The inspection was part of a broader investigation into the clinic, which has reported 22 other HIV cases since 2004. At least five performers for Vivid Entertainment, tested positive for HIV that year, prompting a brief self-imposed moratorium on porn production.

Fryer said CalOSHA is awaiting a court ruling on an injunction sought by the American Civil Liberties Union to prevent the agency from accessing medical files at the clinic.

"Our elected officials and our government are treating the young people who are performing in these films as trash that don't deserve protection," Weinstein said.

Weinstein said no state legislators have agreed to sponsor the group's proposal to mandate condoms in porn movies.

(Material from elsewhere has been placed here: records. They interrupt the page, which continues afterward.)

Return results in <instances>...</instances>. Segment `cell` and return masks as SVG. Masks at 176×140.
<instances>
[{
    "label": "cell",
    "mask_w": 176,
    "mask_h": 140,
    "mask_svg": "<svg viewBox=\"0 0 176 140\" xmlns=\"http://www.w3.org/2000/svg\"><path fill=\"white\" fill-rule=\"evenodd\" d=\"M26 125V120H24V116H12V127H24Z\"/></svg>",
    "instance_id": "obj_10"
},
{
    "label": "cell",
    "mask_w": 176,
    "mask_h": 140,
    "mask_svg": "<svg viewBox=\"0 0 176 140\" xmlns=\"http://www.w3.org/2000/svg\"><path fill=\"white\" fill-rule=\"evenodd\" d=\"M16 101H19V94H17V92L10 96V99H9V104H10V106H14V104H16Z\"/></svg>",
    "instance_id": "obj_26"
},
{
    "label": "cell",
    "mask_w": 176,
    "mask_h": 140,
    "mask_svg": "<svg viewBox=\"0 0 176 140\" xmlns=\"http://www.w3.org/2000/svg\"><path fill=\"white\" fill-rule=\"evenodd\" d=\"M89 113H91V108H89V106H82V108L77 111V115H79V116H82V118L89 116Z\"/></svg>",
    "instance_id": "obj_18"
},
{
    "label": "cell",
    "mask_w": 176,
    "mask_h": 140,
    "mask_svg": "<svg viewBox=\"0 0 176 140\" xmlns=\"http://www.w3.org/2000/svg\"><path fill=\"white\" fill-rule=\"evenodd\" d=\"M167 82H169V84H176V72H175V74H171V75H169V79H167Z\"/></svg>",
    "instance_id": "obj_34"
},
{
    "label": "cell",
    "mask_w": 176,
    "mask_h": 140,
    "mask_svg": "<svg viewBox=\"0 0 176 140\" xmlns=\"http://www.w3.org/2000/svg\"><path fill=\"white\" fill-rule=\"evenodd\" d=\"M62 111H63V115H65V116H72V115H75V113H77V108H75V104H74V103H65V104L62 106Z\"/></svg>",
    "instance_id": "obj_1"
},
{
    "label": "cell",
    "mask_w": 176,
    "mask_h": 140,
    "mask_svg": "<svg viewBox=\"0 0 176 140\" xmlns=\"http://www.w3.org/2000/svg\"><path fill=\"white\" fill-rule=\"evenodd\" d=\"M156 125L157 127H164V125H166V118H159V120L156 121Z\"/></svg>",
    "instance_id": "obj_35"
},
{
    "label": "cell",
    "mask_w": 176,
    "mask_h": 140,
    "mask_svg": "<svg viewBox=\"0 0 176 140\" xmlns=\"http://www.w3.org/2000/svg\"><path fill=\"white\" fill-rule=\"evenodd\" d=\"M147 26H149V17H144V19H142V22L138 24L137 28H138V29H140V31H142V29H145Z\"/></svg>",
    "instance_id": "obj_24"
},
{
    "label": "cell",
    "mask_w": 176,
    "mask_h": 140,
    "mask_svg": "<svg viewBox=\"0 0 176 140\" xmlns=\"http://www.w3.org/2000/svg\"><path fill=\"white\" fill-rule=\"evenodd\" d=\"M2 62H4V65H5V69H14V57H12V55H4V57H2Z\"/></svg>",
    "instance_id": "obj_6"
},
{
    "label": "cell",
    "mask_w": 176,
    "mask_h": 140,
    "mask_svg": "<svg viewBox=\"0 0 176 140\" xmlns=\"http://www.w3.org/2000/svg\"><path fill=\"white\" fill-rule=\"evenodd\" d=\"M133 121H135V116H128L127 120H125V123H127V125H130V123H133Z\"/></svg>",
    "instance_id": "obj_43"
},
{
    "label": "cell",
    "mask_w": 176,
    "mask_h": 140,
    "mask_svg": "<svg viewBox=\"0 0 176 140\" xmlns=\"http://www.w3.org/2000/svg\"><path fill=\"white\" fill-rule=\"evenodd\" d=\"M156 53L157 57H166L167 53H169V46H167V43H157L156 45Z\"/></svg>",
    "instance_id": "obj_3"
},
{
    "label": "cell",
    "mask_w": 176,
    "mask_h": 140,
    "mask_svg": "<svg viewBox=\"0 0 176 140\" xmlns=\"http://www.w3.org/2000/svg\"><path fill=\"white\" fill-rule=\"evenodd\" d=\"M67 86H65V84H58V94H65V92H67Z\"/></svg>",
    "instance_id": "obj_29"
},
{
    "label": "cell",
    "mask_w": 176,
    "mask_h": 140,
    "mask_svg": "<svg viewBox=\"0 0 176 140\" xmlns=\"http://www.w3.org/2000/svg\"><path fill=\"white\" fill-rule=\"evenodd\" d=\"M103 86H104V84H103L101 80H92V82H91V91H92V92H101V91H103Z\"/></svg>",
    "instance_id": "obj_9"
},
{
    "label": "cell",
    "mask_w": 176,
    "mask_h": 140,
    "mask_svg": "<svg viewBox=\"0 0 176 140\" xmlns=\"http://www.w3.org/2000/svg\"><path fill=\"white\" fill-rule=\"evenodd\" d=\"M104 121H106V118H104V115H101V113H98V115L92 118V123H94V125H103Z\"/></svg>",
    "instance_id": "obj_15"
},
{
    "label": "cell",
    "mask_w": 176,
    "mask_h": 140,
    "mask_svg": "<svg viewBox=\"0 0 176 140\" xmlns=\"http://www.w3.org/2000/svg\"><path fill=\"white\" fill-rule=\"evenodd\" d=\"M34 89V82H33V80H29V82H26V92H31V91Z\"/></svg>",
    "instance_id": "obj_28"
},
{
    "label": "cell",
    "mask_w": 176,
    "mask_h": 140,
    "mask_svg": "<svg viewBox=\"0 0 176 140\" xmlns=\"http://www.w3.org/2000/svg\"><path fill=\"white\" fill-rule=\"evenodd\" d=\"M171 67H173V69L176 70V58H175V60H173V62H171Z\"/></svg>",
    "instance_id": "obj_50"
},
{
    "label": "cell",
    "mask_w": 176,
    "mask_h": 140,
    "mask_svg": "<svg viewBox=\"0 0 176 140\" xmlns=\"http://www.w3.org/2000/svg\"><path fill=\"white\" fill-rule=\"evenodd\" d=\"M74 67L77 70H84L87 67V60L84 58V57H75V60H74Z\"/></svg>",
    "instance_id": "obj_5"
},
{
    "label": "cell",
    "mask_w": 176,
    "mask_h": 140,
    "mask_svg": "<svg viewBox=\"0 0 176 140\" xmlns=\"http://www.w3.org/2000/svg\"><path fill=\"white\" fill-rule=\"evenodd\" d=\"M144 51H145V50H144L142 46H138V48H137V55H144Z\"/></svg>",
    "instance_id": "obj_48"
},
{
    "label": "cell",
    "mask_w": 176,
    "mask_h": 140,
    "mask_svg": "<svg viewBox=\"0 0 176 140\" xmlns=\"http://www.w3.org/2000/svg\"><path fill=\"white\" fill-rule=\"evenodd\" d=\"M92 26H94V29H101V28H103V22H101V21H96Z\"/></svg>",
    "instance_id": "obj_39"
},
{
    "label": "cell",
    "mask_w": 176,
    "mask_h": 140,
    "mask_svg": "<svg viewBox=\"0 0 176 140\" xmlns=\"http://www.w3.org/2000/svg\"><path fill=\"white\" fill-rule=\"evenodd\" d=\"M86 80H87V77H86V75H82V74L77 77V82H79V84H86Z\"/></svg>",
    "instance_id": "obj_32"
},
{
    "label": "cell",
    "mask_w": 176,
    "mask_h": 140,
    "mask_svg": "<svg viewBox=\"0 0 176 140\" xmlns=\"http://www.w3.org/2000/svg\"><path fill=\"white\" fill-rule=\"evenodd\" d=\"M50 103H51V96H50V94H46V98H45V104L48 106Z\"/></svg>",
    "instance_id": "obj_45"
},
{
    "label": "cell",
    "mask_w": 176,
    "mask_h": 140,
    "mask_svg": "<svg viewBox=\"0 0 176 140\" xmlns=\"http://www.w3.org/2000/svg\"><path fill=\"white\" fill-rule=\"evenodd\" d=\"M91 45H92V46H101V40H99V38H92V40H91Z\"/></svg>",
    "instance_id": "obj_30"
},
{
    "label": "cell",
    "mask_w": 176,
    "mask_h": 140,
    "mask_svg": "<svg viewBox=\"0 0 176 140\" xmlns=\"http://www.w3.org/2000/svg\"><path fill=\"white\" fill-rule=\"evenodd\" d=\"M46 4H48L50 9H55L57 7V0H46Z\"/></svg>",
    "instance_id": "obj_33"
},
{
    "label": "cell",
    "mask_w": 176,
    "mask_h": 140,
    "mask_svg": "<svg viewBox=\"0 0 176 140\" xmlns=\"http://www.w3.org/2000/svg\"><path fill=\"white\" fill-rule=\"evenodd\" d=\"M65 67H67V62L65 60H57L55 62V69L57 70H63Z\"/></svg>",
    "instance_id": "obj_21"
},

Hirsch said the adult film industry would likely leave California if the use of condoms became mandatory.

Florida Home Insurance

Florida Home Insurance

Any risk that can be quantified can potentially be insured. Specific kinds of risk that may give rise to claims are known as "perils". An insurance policy will set out in detail which perils are covered by the policy and which are not.

Financial stability and strength of an insurance company should be a major consideration when purchasing an insurance contract. An insurance premium paid currently provides coverage for losses that might arise many years in the future. For that reason, the viability of the insurance carrier is very important. In recent years, a number of insurance companies have become insolvent, leaving their policyholders with no coverage (or coverage only from a government-backed insurance pool or other arrangement with less attractive payouts for losses). A number of independent rating agencies, such as Best's, Fitch, Standard & Poor's, and Moody's Investors Service, provide information and rate the financial viability of insurance companies.